#### [TASK ITEM]
Without including any pictures, give back all of the data exactly.

#### [INPUT DATA]
▬▬▬

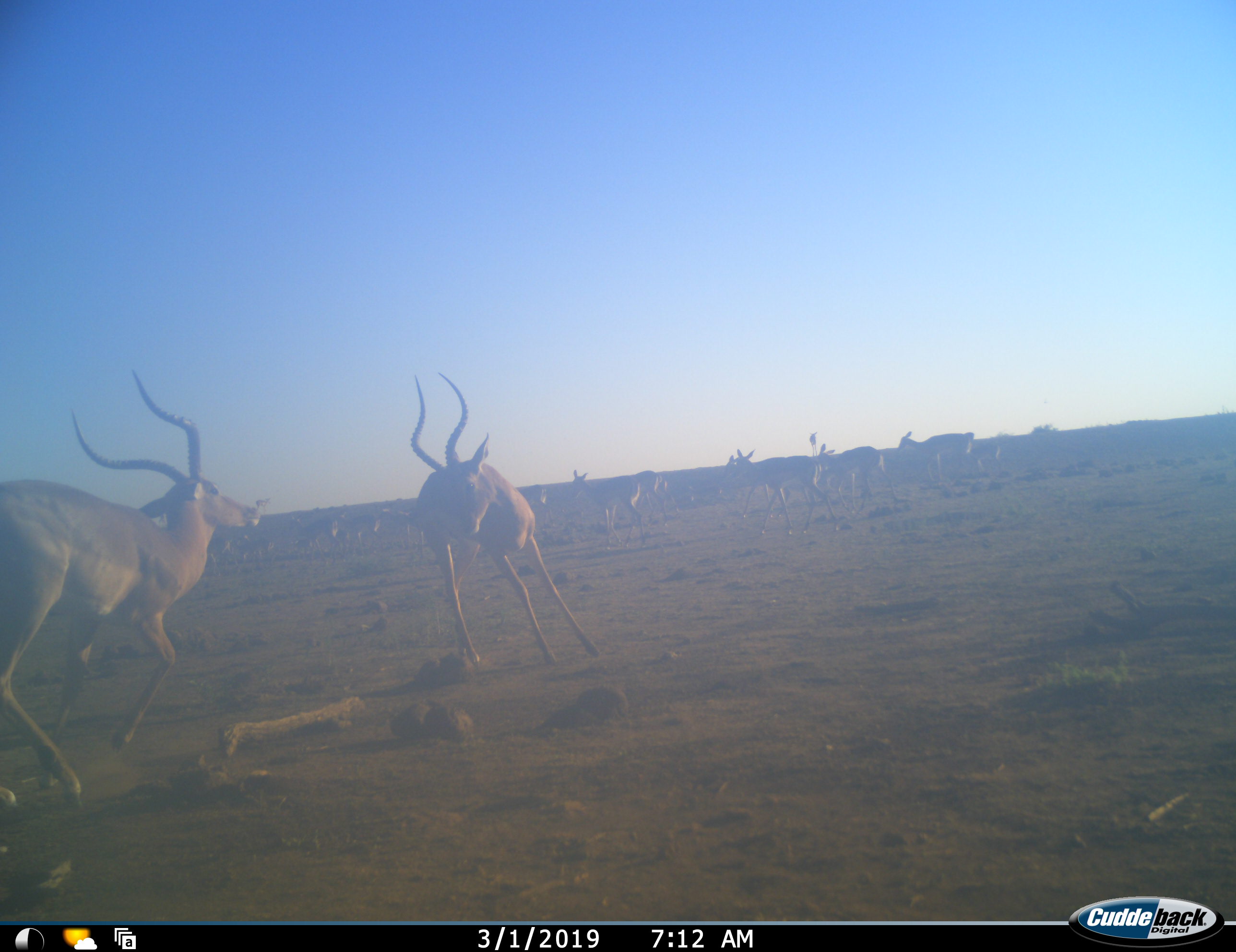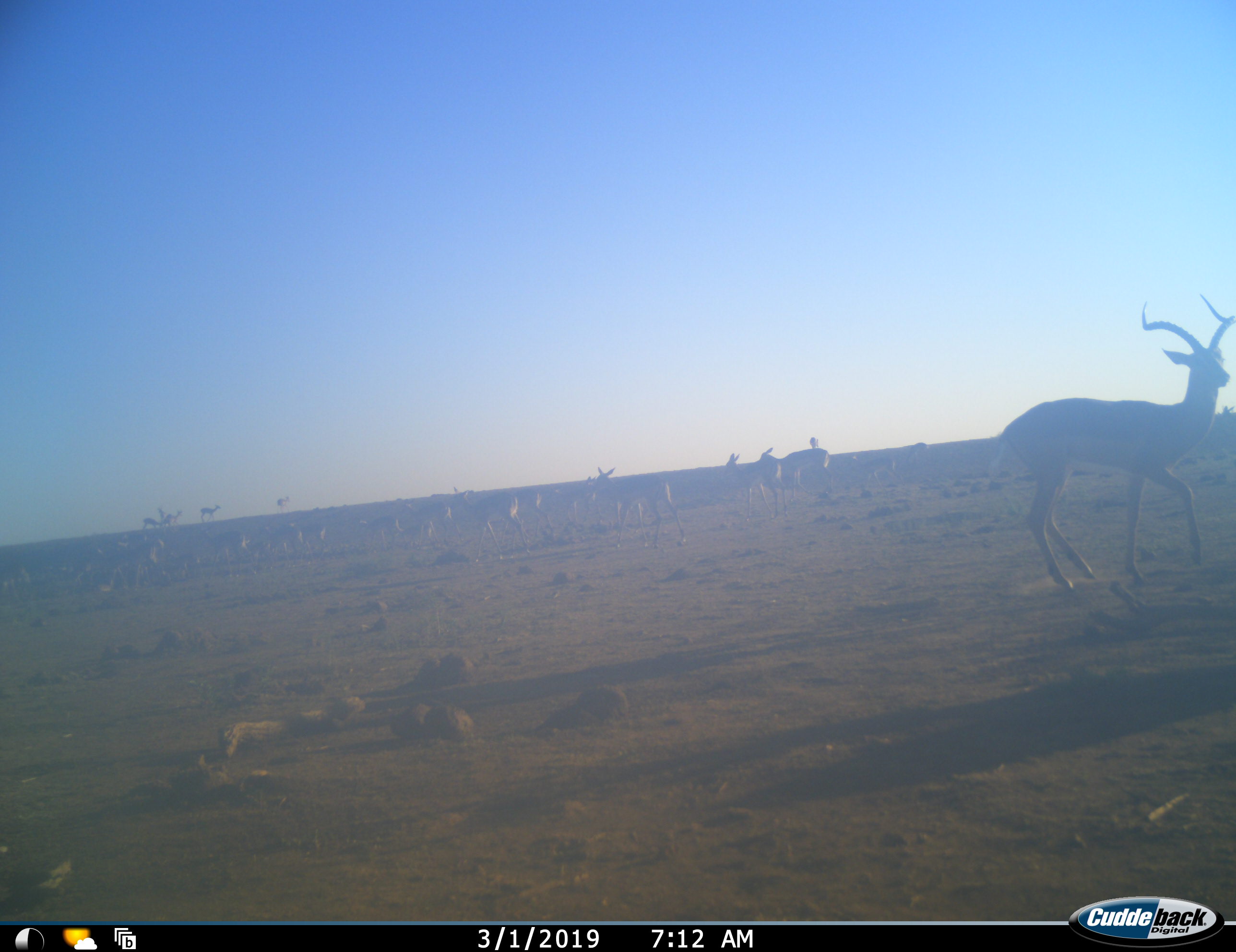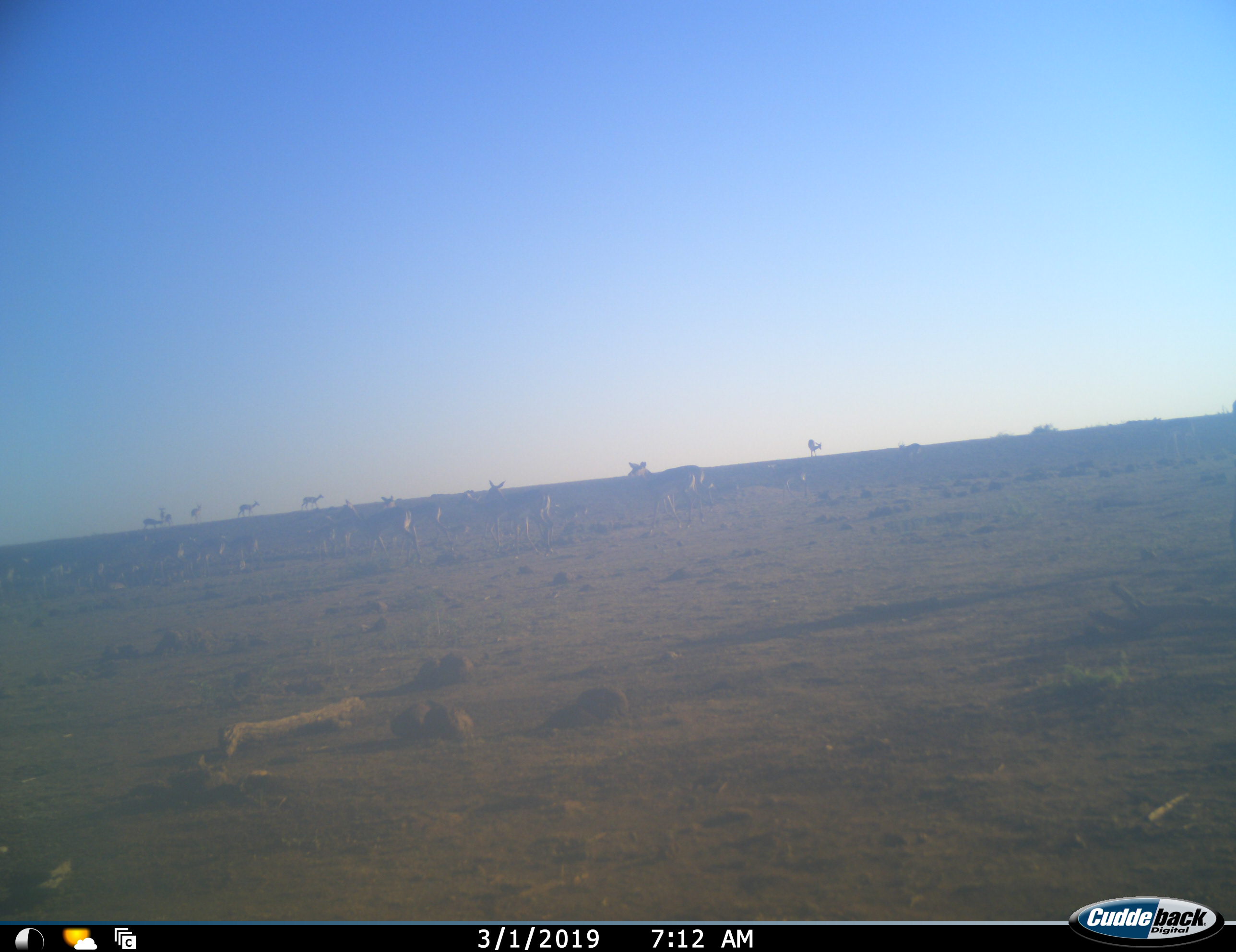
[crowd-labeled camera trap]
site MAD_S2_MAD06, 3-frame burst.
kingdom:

▬▬▬

#### [RESULT OF THIS TASK]
[crowd-labeled camera trap]
site MAD_S2_MAD06, 3-frame burst.
kingdom:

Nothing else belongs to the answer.